Она училась тогда на филфаке, я же заканчивал Гнесинку. Мы безумно дорожили своей кажущейся независимостью, нам было совсем немного за двадцать, мы смеялись, ходили к друзьям и слушали «Аббу».
* * *
— Сережа, Дима, обедать! — зовет жена на кухню.
Я женился на Ирке, потому что Ирка лучше всех на курсе играла Брамса. Я влюбился в ее 117-й opus. Но не в нее. Она до сих пор об этом не знает.

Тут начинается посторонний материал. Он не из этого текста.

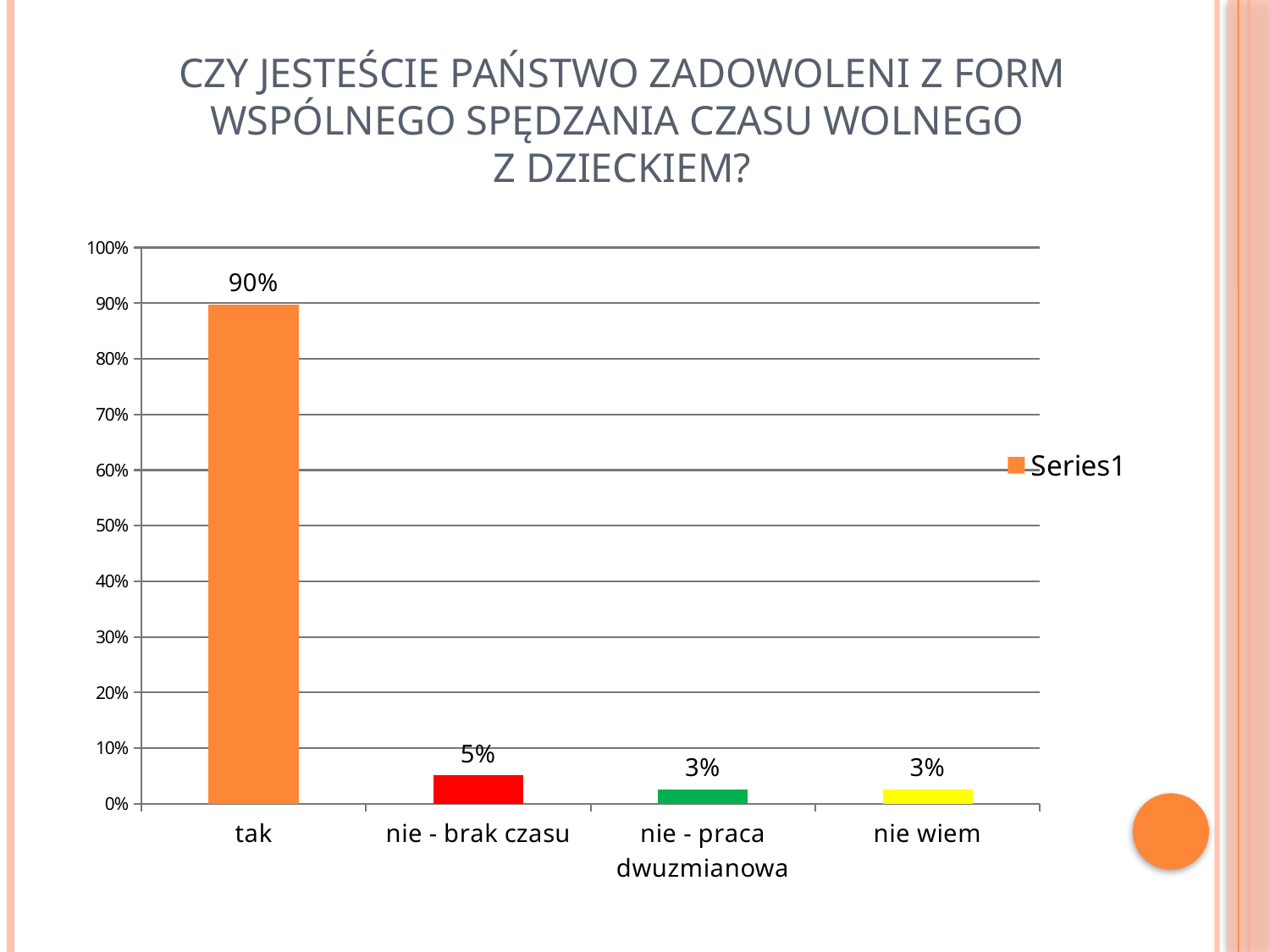
What is the difference between the values for "tak" and "nie - brak czasu"? 85% What is the name of the series listed in the legend? Series1 What kind of chart is shown on the slide? bar chart How many categories are shown on the x axis? 4 Which is larger, the value for "nie - brak czasu" or the value for "nie wiem"? nie - brak czasu How many series does the legend list? 1 Which category has the highest value? tak Is the value for "tak" greater or less than 80%? greater What is the value for "nie - brak czasu"? 5% What is the value for "nie wiem"? 3% What is the value for "tak"? 90% What is the value for "nie - praca dwuzmianowa"? 3%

Ирка сейчас «солистка филармонии», поэтому «обеды» — дело случая; вместо обедов мы видим на кухне Иркины афиши. Ирка действительно умеет играть, это без дураков. Ирка много чего умеет. Вот только свидания назначать на пятачке между моргом и пединститутом на Пироговке ей никогда не пришло бы в голову.
Меня Ирка называет «непризнанным гением» и успокаивает тем, что после смерти обо мне как композиторе узнает весь мир (ее слова).
Димке двадцать; по телефону его постоянно спрашивают разнообразные девчоночьи голоса, но ему, по-моему, наплевать на все, кроме компьютера. Димка ненавидит классическую музыку, даже в музыкалке не доучился — бросил. В этом смысле природа на нем отдохнула.
Ирка сначала из-за этого очень дергалась, а потом плюнула — играет себе Брамса и не жужжит. Мы с Димкой тоже не жужжим насчет «обедов», мы Иркины руки щадим.
Ирка до сих пор в меня по уши, что странно. Еще страннее, что она очень аккуратно это скрывает. Но иногда это прорывается. Тогда мне становится жутко стыдно, и я хватаюсь за голову и за сигарету: я ведь никогда не любил Ирку, я любил 117-й opus Брамса.
* * *
Та, которая назначала свидания на пятачке между моргом и пединститутом, сказала однажды:
— Знаешь, я поняла. Я без тебя могу. Но в то же время, когда я без тебя, я не могу о тебе не думать. Не нравится мне все это, — она ковырнула шпилем зонтика землю.
Если бы она сказала это сейчас!.. А тогда мне было совсем двадцать. Двадцать с совсем маленьким хвостом. Со свинячьим таким хвостом. Я пожал плечами; я дорожил своей независимостью. Я до сих пор не понял, от кого и чего.